Why TAS Matters for Safety

One of the most serious reasons to understand TAS involves structural limits. Every aircraft has a never-exceed speed (Vne), marked as a red line on the airspeed indicator. Pilots naturally watch this gauge to stay safe. But certain dangers, particularly a destructive vibration called flutter, depend on true airspeed rather than indicated airspeed.

Flutter occurs when aerodynamic forces cause control surfaces or structural components to oscillate. Above a critical speed, those oscillations grow rather than dampen, and the structure can fail in seconds. That critical speed is a true airspeed value, not an indicated one. This creates a trap: at high altitude, your airspeed indicator can show a comfortable number well below the red line while your actual speed through the air has already crossed into dangerous territory.

A real-world example from Van’s Aircraft illustrates the risk. One pilot flying at 10,800 feet saw 185 knots indicated and felt safe. But with the temperature and altitude factored in, the true airspeed was over 236 knots, more than 40 mph above the airplane’s Vne. With turbocharged engines that maintain high power at altitude, the problem gets worse. Van’s analysis showed that a turbo-normalized engine producing 75% power at 20,000 feet could push an RV aircraft to a TAS of 231 knots while the indicator showed only 169 knots. At that point, the flutter safety margin had already gone negative.
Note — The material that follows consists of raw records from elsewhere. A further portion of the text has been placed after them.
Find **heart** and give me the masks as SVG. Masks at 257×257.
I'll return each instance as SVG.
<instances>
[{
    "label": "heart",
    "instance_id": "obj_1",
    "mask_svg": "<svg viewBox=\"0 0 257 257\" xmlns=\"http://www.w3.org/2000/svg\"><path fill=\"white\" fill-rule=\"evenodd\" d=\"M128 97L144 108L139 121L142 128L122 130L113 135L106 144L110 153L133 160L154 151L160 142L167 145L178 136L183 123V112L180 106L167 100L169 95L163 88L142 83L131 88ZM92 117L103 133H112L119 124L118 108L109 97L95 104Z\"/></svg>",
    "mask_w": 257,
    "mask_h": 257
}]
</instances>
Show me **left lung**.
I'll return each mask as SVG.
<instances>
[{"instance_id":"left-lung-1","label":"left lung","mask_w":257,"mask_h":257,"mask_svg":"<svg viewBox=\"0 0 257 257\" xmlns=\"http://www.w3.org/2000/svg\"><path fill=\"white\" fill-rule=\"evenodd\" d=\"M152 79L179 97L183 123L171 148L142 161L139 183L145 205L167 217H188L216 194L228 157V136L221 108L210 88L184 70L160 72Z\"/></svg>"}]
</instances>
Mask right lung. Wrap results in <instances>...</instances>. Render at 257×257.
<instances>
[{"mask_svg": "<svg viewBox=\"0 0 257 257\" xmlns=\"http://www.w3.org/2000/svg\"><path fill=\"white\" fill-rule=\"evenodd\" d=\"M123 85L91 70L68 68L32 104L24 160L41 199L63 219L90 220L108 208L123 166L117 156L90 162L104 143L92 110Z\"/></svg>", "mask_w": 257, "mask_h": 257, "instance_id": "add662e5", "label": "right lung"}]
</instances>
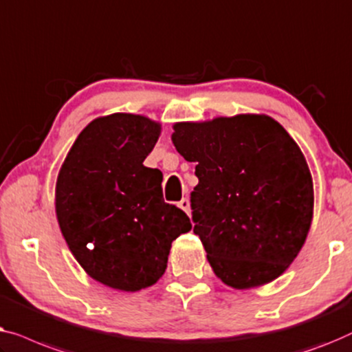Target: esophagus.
Masks as SVG:
<instances>
[{"label":"esophagus","mask_w":352,"mask_h":352,"mask_svg":"<svg viewBox=\"0 0 352 352\" xmlns=\"http://www.w3.org/2000/svg\"><path fill=\"white\" fill-rule=\"evenodd\" d=\"M178 207H180L182 210H185L186 214H190V201L186 199V197H183L182 201H178V204H177Z\"/></svg>","instance_id":"34e87169"}]
</instances>
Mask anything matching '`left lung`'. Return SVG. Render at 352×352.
Wrapping results in <instances>:
<instances>
[{"label":"left lung","mask_w":352,"mask_h":352,"mask_svg":"<svg viewBox=\"0 0 352 352\" xmlns=\"http://www.w3.org/2000/svg\"><path fill=\"white\" fill-rule=\"evenodd\" d=\"M174 131L177 151L196 162L192 231L214 273L239 290L274 280L313 220V178L300 146L266 115L177 122Z\"/></svg>","instance_id":"8db88e82"}]
</instances>
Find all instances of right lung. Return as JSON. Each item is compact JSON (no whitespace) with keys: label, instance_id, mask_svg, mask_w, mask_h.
<instances>
[{"label":"right lung","instance_id":"1","mask_svg":"<svg viewBox=\"0 0 352 352\" xmlns=\"http://www.w3.org/2000/svg\"><path fill=\"white\" fill-rule=\"evenodd\" d=\"M161 126L115 113L79 133L56 185L58 226L84 271L103 285L137 292L167 268L172 241L191 230L162 197V172L143 166Z\"/></svg>","mask_w":352,"mask_h":352}]
</instances>
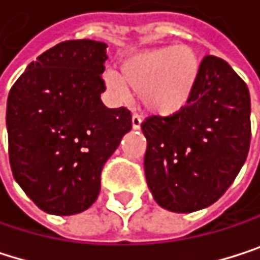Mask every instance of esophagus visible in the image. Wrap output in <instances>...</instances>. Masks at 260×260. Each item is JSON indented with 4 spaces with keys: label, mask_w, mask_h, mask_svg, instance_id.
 <instances>
[{
    "label": "esophagus",
    "mask_w": 260,
    "mask_h": 260,
    "mask_svg": "<svg viewBox=\"0 0 260 260\" xmlns=\"http://www.w3.org/2000/svg\"><path fill=\"white\" fill-rule=\"evenodd\" d=\"M133 127L134 129H140L142 127V117L139 114H134L133 115Z\"/></svg>",
    "instance_id": "esophagus-1"
}]
</instances>
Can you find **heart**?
<instances>
[{
  "mask_svg": "<svg viewBox=\"0 0 260 260\" xmlns=\"http://www.w3.org/2000/svg\"><path fill=\"white\" fill-rule=\"evenodd\" d=\"M200 57L189 45H166L126 56L120 73L106 71L103 82L118 100L137 92L152 114L172 115L183 111L198 85Z\"/></svg>",
  "mask_w": 260,
  "mask_h": 260,
  "instance_id": "1",
  "label": "heart"
}]
</instances>
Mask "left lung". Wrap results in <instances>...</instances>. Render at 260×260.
Here are the masks:
<instances>
[{
	"mask_svg": "<svg viewBox=\"0 0 260 260\" xmlns=\"http://www.w3.org/2000/svg\"><path fill=\"white\" fill-rule=\"evenodd\" d=\"M250 112L245 82L224 59L206 56L189 105L142 123L146 181L158 206L192 213L225 193L248 155Z\"/></svg>",
	"mask_w": 260,
	"mask_h": 260,
	"instance_id": "left-lung-1",
	"label": "left lung"
}]
</instances>
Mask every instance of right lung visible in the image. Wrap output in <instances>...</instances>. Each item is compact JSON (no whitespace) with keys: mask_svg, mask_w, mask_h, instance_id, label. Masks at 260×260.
<instances>
[{"mask_svg":"<svg viewBox=\"0 0 260 260\" xmlns=\"http://www.w3.org/2000/svg\"><path fill=\"white\" fill-rule=\"evenodd\" d=\"M106 44L65 41L28 63L9 92L15 180L44 212L76 215L97 200L106 160L131 131V111L106 108Z\"/></svg>","mask_w":260,"mask_h":260,"instance_id":"obj_1","label":"right lung"}]
</instances>
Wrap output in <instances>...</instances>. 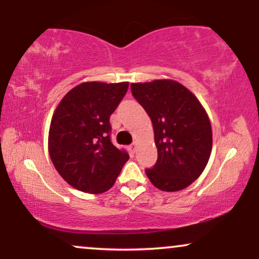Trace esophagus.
I'll use <instances>...</instances> for the list:
<instances>
[{"label": "esophagus", "mask_w": 259, "mask_h": 259, "mask_svg": "<svg viewBox=\"0 0 259 259\" xmlns=\"http://www.w3.org/2000/svg\"><path fill=\"white\" fill-rule=\"evenodd\" d=\"M127 150H129L130 153L134 154V153H135V151H136V145H130V146L127 147Z\"/></svg>", "instance_id": "1"}]
</instances>
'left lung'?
I'll list each match as a JSON object with an SVG mask.
<instances>
[{
  "label": "left lung",
  "instance_id": "8db88e82",
  "mask_svg": "<svg viewBox=\"0 0 259 259\" xmlns=\"http://www.w3.org/2000/svg\"><path fill=\"white\" fill-rule=\"evenodd\" d=\"M130 86L153 125L158 158L152 169H146L148 179L162 191L185 189L202 174L212 152V126L206 109L175 80Z\"/></svg>",
  "mask_w": 259,
  "mask_h": 259
}]
</instances>
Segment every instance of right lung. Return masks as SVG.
<instances>
[{"label": "right lung", "mask_w": 259, "mask_h": 259, "mask_svg": "<svg viewBox=\"0 0 259 259\" xmlns=\"http://www.w3.org/2000/svg\"><path fill=\"white\" fill-rule=\"evenodd\" d=\"M129 82H82L61 100L52 115L49 152L63 179L89 194H102L114 185L129 159L111 142L109 117Z\"/></svg>", "instance_id": "1"}]
</instances>
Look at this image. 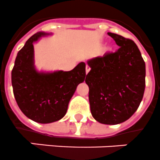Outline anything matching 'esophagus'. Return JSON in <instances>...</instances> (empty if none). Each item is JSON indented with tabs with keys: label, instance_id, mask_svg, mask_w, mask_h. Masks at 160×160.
Instances as JSON below:
<instances>
[{
	"label": "esophagus",
	"instance_id": "esophagus-1",
	"mask_svg": "<svg viewBox=\"0 0 160 160\" xmlns=\"http://www.w3.org/2000/svg\"><path fill=\"white\" fill-rule=\"evenodd\" d=\"M89 71H90V67H89V66H87V65H86V67H85V73H86V75L89 73Z\"/></svg>",
	"mask_w": 160,
	"mask_h": 160
}]
</instances>
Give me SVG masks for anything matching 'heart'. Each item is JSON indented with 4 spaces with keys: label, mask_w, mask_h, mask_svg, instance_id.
<instances>
[{
    "label": "heart",
    "mask_w": 160,
    "mask_h": 160,
    "mask_svg": "<svg viewBox=\"0 0 160 160\" xmlns=\"http://www.w3.org/2000/svg\"><path fill=\"white\" fill-rule=\"evenodd\" d=\"M108 50L111 51V50H112V48H108Z\"/></svg>",
    "instance_id": "1"
}]
</instances>
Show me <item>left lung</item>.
Wrapping results in <instances>:
<instances>
[{
    "label": "left lung",
    "mask_w": 160,
    "mask_h": 160,
    "mask_svg": "<svg viewBox=\"0 0 160 160\" xmlns=\"http://www.w3.org/2000/svg\"><path fill=\"white\" fill-rule=\"evenodd\" d=\"M120 48L115 52L89 60L85 83L93 118L116 125L129 119L140 106L145 87V64L132 39L108 33Z\"/></svg>",
    "instance_id": "8db88e82"
}]
</instances>
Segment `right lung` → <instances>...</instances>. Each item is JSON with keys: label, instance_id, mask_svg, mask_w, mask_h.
<instances>
[{"label": "right lung", "instance_id": "obj_1", "mask_svg": "<svg viewBox=\"0 0 160 160\" xmlns=\"http://www.w3.org/2000/svg\"><path fill=\"white\" fill-rule=\"evenodd\" d=\"M48 33H35L19 51L11 72L13 92L22 112L38 123H51L66 115L76 87L85 78V63L70 71L38 72L34 67L33 42Z\"/></svg>", "mask_w": 160, "mask_h": 160}]
</instances>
How TAS Affects Takeoff and Landing

The gap between indicated and true airspeed has practical consequences on the ground, too. According to the FAA, when density altitude is high (hot days, high-elevation airports, or both), pilots experience increased takeoff distance, a reduced rate of climb, and longer landing rolls. The IAS at which the airplane lifts off or touches down stays the same, but because the true airspeed is higher, the airplane covers more ground during those phases. A runway that feels generous on a cool morning at sea level can become uncomfortably short on a hot afternoon at a mountain airport.

How Pilots Calculate TAS

Pilots need three inputs to find TAS: their indicated or calibrated airspeed, the outside air temperature, and their pressure altitude. There are several ways to do the math.

The classic method uses an E6B flight computer, a circular slide rule that pilots have carried for decades. You align the outside air temperature over the pressure altitude in a small window on the device, then read TAS on the outer scale opposite your indicated airspeed on the inner scale. For example, with an IAS of 130 knots, an outside temperature of -15°C, and a pressure altitude of 5,000 feet, the E6B gives a TAS of about 135 knots.

Electronic flight calculators and modern avionics do the same calculation digitally. Many GPS units and glass cockpit displays show TAS continuously by pulling temperature data from an outside air temperature probe and pressure altitude from the altimeter system. For quick mental math without any tools, the 2-percent-per-thousand-feet rule works well enough for planning purposes.

TAS in Flight Planning

When pilots file a flight plan, they report their expected true airspeed, not indicated. This makes sense because TAS, combined with forecast winds, determines how fast the airplane actually moves across the map and how long each leg of the trip will take. Air traffic controllers and flight planning software use TAS and wind data to estimate arrival times and ensure proper spacing between aircraft. Fuel burn calculations also rely on TAS, since the airplane’s real speed through the air determines how efficiently the engine and wing work together over a given distance.